### What to produce
Output all of the records exactly, word for word.

### Information provided
..............................

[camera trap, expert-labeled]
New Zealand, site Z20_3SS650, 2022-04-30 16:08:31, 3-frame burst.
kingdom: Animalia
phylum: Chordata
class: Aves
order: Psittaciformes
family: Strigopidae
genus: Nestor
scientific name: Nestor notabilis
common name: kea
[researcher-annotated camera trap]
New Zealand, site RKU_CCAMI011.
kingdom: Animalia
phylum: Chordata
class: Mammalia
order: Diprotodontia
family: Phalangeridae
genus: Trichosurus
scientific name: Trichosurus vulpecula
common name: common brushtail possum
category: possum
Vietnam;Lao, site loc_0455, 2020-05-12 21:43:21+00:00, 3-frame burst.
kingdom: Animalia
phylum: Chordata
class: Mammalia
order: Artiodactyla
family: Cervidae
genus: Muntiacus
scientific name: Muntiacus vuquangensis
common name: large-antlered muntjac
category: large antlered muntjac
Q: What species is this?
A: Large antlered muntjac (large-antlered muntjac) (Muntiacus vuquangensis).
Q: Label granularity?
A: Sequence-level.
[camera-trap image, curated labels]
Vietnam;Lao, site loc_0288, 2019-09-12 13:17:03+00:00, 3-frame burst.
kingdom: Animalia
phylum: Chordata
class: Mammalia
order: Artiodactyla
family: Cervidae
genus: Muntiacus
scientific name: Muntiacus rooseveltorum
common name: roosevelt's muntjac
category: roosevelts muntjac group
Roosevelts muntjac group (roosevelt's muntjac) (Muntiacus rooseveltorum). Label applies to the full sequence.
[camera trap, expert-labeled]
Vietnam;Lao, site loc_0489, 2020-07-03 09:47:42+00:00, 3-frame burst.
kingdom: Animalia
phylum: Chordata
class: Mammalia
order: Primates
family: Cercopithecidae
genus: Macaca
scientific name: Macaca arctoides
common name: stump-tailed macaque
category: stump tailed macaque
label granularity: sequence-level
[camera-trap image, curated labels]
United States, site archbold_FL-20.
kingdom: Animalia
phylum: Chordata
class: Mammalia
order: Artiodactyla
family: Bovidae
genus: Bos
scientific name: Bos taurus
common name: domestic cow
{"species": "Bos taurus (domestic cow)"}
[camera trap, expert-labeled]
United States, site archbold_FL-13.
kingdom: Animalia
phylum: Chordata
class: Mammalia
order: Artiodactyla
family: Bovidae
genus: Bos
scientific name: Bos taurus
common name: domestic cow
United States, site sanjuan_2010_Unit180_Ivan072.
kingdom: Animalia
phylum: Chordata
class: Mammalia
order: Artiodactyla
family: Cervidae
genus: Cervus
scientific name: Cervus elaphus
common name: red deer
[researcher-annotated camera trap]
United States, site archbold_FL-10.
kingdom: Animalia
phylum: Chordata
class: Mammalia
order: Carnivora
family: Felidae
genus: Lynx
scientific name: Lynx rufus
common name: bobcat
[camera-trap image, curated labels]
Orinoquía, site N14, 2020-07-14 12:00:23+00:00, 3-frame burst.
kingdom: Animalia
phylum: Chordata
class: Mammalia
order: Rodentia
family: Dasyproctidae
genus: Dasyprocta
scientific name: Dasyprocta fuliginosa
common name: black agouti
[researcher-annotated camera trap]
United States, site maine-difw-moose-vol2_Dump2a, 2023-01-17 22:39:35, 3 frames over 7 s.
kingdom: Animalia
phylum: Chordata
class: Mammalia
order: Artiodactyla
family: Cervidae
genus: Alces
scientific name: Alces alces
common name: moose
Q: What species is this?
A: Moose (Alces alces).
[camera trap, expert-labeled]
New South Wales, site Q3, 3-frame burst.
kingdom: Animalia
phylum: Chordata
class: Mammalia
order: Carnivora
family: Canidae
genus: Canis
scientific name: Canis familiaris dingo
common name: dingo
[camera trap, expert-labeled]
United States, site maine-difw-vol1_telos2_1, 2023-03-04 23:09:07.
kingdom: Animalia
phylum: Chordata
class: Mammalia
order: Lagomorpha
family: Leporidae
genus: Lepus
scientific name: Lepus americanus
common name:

..............................

### Solution to this exercise
[camera trap, expert-labeled]
New Zealand, site Z20_3SS650, 2022-04-30 16:08:31, 3-frame burst.
kingdom: Animalia
phylum: Chordata
class: Aves
order: Psittaciformes
family: Strigopidae
genus: Nestor
scientific name: Nestor notabilis
common name: kea
[researcher-annotated camera trap]
New Zealand, site RKU_CCAMI011.
kingdom: Animalia
phylum: Chordata
class: Mammalia
order: Diprotodontia
family: Phalangeridae
genus: Trichosurus
scientific name: Trichosurus vulpecula
common name: common brushtail possum
category: possum
Vietnam;Lao, site loc_0455, 2020-05-12 21:43:21+00:00, 3-frame burst.
kingdom: Animalia
phylum: Chordata
class: Mammalia
order: Artiodactyla
family: Cervidae
genus: Muntiacus
scientific name: Muntiacus vuquangensis
common name: large-antlered muntjac
category: large antlered muntjac
Q: What species is this?
A: Large antlered muntjac (large-antlered muntjac) (Muntiacus vuquangensis).
Q: Label granularity?
A: Sequence-level.
[camera-trap image, curated labels]
Vietnam;Lao, site loc_0288, 2019-09-12 13:17:03+00:00, 3-frame burst.
kingdom: Animalia
phylum: Chordata
class: Mammalia
order: Artiodactyla
family: Cervidae
genus: Muntiacus
scientific name: Muntiacus rooseveltorum
common name: roosevelt's muntjac
category: roosevelts muntjac group
Roosevelts muntjac group (roosevelt's muntjac) (Muntiacus rooseveltorum). Label applies to the full sequence.
[camera trap, expert-labeled]
Vietnam;Lao, site loc_0489, 2020-07-03 09:47:42+00:00, 3-frame burst.
kingdom: Animalia
phylum: Chordata
class: Mammalia
order: Primates
family: Cercopithecidae
genus: Macaca
scientific name: Macaca arctoides
common name: stump-tailed macaque
category: stump tailed macaque
label granularity: sequence-level
[camera-trap image, curated labels]
United States, site archbold_FL-20.
kingdom: Animalia
phylum: Chordata
class: Mammalia
order: Artiodactyla
family: Bovidae
genus: Bos
scientific name: Bos taurus
common name: domestic cow
{"species": "Bos taurus (domestic cow)"}
[camera trap, expert-labeled]
United States, site archbold_FL-13.
kingdom: Animalia
phylum: Chordata
class: Mammalia
order: Artiodactyla
family: Bovidae
genus: Bos
scientific name: Bos taurus
common name: domestic cow
United States, site sanjuan_2010_Unit180_Ivan072.
kingdom: Animalia
phylum: Chordata
class: Mammalia
order: Artiodactyla
family: Cervidae
genus: Cervus
scientific name: Cervus elaphus
common name: red deer
[researcher-annotated camera trap]
United States, site archbold_FL-10.
kingdom: Animalia
phylum: Chordata
class: Mammalia
order: Carnivora
family: Felidae
genus: Lynx
scientific name: Lynx rufus
common name: bobcat
[camera-trap image, curated labels]
Orinoquía, site N14, 2020-07-14 12:00:23+00:00, 3-frame burst.
kingdom: Animalia
phylum: Chordata
class: Mammalia
order: Rodentia
family: Dasyproctidae
genus: Dasyprocta
scientific name: Dasyprocta fuliginosa
common name: black agouti
[researcher-annotated camera trap]
United States, site maine-difw-moose-vol2_Dump2a, 2023-01-17 22:39:35, 3 frames over 7 s.
kingdom: Animalia
phylum: Chordata
class: Mammalia
order: Artiodactyla
family: Cervidae
genus: Alces
scientific name: Alces alces
common name: moose
Q: What species is this?
A: Moose (Alces alces).
[camera trap, expert-labeled]
New South Wales, site Q3, 3-frame burst.
kingdom: Animalia
phylum: Chordata
class: Mammalia
order: Carnivora
family: Canidae
genus: Canis
scientific name: Canis familiaris dingo
common name: dingo
[camera trap, expert-labeled]
United States, site maine-difw-vol1_telos2_1, 2023-03-04 23:09:07.
kingdom: Animalia
phylum: Chordata
class: Mammalia
order: Lagomorpha
family: Leporidae
genus: Lepus
scientific name: Lepus americanus
common name:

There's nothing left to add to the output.